A couple of questions about arrays and slices

Sat Jun 24 14:43:00 UTC 2023

On Saturday, 24 June 2023 at 12:05:26 UTC, Jonathan M Davis wrote:
> On Saturday, June 24, 2023 1:43:53 AM MDT Cecil Ward via 
> Digitalmars-d-learn wrote:
>> On Saturday, 24 June 2023 at 07:36:26 UTC, Cecil Ward wrote:
>> > [...]
>>
>> I just realised something, your point about altering the table 
>> and having to rehash, is well taken. I hadn’t considered that. 
>> The reason for my foolishness in failing to realise that I’m 
>> asking the impractical is my pattern of usage. I add all the 
>> entries into the mapping table and have no interest in any 
>> lookups until it is fully built. Then a second function starts 
>> to do lookups while the data remains unchanging and that usage 
>> pattern can be guaranteed. I could even idup it if that would 
>> help, as copying < 32 uints wouldn’t take forever. A typical 
>> value would be a mere 5 or less. I only picked 32 to be 
>> completely safely ott.
>
> Well, if the key were a struct or a class, the hashing function 
> would be opHash. For built-in types, the runtime has hashing 
> functions that it uses. Either way, with AAs, you really don't 
> worry about managing the memory, because it's completely 
> outside of your control.
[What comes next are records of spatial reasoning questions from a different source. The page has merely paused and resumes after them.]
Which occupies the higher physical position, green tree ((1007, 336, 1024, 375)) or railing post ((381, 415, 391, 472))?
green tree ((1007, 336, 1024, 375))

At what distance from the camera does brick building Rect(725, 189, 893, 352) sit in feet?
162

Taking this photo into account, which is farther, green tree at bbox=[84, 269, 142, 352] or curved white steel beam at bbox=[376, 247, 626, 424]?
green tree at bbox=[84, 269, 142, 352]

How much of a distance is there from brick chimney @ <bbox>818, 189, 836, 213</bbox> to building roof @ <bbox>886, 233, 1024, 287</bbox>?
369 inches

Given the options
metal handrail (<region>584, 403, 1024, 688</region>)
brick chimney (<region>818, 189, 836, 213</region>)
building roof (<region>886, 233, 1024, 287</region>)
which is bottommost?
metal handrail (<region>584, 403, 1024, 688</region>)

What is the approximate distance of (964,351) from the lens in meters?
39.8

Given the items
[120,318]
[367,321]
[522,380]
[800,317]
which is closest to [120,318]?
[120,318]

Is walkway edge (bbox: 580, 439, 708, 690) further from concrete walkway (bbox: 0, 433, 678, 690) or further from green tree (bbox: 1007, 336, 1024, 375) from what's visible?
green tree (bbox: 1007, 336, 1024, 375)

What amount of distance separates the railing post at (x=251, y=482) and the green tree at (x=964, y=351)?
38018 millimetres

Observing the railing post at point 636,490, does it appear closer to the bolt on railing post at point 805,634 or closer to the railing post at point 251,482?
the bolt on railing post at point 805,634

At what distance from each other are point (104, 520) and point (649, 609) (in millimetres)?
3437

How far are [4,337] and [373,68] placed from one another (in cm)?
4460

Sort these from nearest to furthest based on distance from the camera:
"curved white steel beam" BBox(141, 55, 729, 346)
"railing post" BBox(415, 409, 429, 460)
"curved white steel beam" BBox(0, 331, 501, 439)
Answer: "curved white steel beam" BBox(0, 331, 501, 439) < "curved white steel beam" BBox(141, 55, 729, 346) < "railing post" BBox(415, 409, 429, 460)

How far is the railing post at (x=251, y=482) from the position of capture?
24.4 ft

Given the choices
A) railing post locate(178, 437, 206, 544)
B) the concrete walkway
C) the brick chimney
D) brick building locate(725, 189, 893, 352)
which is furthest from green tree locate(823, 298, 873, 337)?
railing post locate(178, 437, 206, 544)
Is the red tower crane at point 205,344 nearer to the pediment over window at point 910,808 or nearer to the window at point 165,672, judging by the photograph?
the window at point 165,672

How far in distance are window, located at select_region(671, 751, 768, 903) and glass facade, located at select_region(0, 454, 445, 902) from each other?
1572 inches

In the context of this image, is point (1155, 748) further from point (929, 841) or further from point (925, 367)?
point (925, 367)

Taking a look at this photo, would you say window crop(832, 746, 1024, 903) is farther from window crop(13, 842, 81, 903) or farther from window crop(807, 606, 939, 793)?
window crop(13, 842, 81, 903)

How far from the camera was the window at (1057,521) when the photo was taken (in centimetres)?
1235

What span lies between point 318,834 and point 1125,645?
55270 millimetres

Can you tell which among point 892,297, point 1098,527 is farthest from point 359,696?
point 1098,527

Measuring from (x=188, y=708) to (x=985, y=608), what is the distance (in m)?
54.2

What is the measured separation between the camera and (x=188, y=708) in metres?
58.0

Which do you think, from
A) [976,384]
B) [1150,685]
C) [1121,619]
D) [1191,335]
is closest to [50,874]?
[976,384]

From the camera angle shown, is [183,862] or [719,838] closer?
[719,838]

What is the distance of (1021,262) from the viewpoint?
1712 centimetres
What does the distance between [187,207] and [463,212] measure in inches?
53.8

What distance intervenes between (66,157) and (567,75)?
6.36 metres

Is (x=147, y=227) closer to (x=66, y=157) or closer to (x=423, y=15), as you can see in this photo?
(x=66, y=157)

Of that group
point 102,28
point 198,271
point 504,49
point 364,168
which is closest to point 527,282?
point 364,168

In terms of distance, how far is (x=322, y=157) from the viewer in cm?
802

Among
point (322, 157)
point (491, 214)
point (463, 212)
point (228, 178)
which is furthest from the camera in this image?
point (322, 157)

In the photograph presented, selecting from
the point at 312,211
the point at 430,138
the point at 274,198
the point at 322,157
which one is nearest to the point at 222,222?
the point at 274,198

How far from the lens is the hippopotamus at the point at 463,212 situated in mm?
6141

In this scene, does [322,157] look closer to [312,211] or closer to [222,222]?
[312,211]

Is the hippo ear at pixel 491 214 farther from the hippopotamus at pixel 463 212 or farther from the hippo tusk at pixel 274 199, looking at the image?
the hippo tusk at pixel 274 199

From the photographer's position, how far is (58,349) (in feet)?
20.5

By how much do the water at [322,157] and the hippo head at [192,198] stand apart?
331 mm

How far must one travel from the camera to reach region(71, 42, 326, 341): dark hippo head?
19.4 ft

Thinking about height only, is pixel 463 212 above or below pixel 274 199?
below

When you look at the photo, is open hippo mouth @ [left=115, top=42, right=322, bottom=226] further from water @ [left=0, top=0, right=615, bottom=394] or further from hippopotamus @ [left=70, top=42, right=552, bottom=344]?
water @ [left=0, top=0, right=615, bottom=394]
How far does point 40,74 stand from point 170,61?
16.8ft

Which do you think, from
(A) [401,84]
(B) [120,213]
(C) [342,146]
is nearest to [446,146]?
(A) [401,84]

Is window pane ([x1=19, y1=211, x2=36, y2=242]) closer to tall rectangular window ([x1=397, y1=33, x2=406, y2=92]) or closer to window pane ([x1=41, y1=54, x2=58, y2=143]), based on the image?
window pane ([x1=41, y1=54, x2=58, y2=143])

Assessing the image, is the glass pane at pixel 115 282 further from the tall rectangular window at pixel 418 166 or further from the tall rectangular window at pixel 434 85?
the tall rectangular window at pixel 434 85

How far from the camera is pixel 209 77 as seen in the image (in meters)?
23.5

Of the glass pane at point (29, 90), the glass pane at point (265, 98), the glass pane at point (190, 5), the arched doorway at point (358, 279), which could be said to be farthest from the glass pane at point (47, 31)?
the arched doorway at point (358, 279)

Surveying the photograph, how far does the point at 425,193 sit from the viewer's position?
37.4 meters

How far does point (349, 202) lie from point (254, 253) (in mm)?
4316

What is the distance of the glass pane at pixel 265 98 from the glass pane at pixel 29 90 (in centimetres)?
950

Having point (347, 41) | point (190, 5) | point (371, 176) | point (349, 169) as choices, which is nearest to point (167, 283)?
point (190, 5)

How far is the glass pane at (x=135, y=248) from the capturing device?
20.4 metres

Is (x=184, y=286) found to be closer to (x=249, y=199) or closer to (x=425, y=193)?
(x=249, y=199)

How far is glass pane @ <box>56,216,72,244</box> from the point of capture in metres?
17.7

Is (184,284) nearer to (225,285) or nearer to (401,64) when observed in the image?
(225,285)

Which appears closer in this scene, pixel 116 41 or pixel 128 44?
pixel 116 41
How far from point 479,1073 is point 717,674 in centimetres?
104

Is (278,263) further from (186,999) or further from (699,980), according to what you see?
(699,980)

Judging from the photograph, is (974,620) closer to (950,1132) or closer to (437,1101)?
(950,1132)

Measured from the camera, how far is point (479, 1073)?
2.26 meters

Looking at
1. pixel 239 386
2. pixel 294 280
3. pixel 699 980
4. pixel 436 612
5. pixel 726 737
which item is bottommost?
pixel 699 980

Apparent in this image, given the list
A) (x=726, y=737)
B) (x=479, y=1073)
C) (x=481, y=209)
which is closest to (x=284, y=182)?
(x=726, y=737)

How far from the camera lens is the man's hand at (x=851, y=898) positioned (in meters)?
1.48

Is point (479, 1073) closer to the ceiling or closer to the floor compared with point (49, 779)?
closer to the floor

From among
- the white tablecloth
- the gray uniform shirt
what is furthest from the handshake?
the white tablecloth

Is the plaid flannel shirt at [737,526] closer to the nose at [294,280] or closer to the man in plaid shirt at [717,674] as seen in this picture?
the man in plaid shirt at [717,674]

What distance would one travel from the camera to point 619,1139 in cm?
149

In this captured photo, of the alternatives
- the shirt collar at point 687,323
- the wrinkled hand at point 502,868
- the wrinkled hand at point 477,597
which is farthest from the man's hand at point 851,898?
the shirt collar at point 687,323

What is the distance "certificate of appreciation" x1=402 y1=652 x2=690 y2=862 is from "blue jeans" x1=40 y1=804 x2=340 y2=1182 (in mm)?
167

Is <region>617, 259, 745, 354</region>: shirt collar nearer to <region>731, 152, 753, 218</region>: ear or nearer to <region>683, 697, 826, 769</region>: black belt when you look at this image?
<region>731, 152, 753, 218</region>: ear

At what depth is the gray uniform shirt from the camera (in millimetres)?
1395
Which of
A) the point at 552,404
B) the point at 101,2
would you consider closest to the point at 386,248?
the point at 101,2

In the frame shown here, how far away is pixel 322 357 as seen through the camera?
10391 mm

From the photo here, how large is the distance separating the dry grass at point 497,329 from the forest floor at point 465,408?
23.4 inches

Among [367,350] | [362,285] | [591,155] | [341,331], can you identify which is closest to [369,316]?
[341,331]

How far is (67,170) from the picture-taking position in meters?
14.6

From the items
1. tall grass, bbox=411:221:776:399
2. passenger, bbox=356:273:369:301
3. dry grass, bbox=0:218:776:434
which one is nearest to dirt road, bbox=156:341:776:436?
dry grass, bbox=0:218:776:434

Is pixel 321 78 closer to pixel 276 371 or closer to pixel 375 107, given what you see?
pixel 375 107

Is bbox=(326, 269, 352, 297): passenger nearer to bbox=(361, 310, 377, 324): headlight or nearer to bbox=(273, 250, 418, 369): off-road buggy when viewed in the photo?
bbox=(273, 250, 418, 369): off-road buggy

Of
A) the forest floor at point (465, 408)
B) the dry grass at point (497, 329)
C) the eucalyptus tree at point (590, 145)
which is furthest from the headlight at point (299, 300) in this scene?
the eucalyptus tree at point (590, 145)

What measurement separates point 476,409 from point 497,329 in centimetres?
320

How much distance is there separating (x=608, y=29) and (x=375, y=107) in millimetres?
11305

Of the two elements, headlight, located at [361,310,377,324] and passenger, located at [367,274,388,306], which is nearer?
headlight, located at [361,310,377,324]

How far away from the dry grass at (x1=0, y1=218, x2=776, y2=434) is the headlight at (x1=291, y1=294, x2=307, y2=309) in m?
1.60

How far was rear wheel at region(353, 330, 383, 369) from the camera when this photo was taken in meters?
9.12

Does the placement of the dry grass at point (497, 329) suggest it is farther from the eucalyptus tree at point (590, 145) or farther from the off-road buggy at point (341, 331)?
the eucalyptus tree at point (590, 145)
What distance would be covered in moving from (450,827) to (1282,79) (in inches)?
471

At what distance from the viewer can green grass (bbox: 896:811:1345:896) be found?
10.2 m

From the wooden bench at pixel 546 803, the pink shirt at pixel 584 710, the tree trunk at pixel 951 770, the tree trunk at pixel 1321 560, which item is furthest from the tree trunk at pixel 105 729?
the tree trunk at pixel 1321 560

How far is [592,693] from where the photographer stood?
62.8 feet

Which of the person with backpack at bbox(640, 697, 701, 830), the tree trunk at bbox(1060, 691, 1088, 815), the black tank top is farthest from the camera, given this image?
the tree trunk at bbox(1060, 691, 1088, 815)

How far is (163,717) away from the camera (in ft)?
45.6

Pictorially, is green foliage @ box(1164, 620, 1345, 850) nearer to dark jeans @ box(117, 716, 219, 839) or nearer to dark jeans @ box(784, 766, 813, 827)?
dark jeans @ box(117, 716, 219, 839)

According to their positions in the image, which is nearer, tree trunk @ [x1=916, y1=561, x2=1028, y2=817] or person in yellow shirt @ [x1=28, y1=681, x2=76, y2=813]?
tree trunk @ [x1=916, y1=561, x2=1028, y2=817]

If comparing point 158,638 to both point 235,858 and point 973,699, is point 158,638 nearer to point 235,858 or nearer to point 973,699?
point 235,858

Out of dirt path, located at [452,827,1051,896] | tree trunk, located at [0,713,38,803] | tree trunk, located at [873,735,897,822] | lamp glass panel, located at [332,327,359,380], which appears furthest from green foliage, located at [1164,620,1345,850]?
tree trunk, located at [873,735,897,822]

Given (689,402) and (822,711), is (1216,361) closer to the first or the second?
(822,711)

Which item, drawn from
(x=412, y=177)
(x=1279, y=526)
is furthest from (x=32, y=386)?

You just put the elements in there 
> using their associated keys, and if you want to try to speed it 
> up after you've populated it, you use rehash so that the 
> runtime can try to move the elements around within the 
> container so that lookup speeds will be closer to optimal.
>
> As such, for the most part, when dealing with AAs and worrying 
> about efficiency, the question really becomes whether AAs are 
> the correct solution rather than much of anything having to do 
> with how you manage their memory.
>
> With so few elements, it's also possible that using 
> std.algorithm.searching.find would be faster - e.g. having a 
> dynamic array of strings where the matching int is at the same 
> index in a dynamic array of ints - or you could use 
> std.typecons.Tuple!(string, int)[] with something like 
> arr.find!(a => a[0] == key)() to find the tuple with the int 
> you want.
>
> Simply comparing a small number of strings like that might be 
> faster than what goes on with hashing the string and then 
> finding the corresponding element within the AA - or it might 
> not be. You'd have to test that to know. The AA would 
> definitely be faster with a large number of elements, but with 
> a small number of elements, the algorithmic complexity doesn't 
> really matter, and the extra overhad with the AA lookups could 
> actually mean that the search through the dynamic array is 
> faster even though it's O(n). But you can only know which is 
> faster by testing it out with the actual data that you're 
> dealing with.
>
> Regardless, you need to remember that associative arrays are 
> not arrays in the C sense. Rather, they're hash tables, so they 
> function very differently from dynamic arrays, and the rehash 
> function is the closest that you're going to get to affecting 
> how the elements are laid out internally or how much memory the 
> AA is using.
>
> - Jonathan M Davis

I started out looking into a number of runtime library routines, 
but in the end it seemed quicker to roll my own code for a crude 
recursive descent parser/lexer that parses part of D’s grammar 
for expressions, and (again partial grammar) parser for string 
literal expressions and so on. I find certain special elements 
and execute actions which involve doing the AA lookup and 
replacing variable names with ordinal numbers in decimal in the 
output stream. Admission: The parsing is the thing that has to be 
fast, even though again the size of the D language text is not 
likely to be huge at all. But 40 years ago, I came from a world 
with 2k RAM and 0.9 MHz clock rates so I have developed a habit 
of always thinking about speed before I do anything, needful or 
not, to be honest. I once wrote a program that took 35 mins to 
evaluate 2+2 and print out the answer, so I’m now ashamed of 
writing slow code. Those were bad days, to be honest. 4 GHz+ and 
ILP is nicer.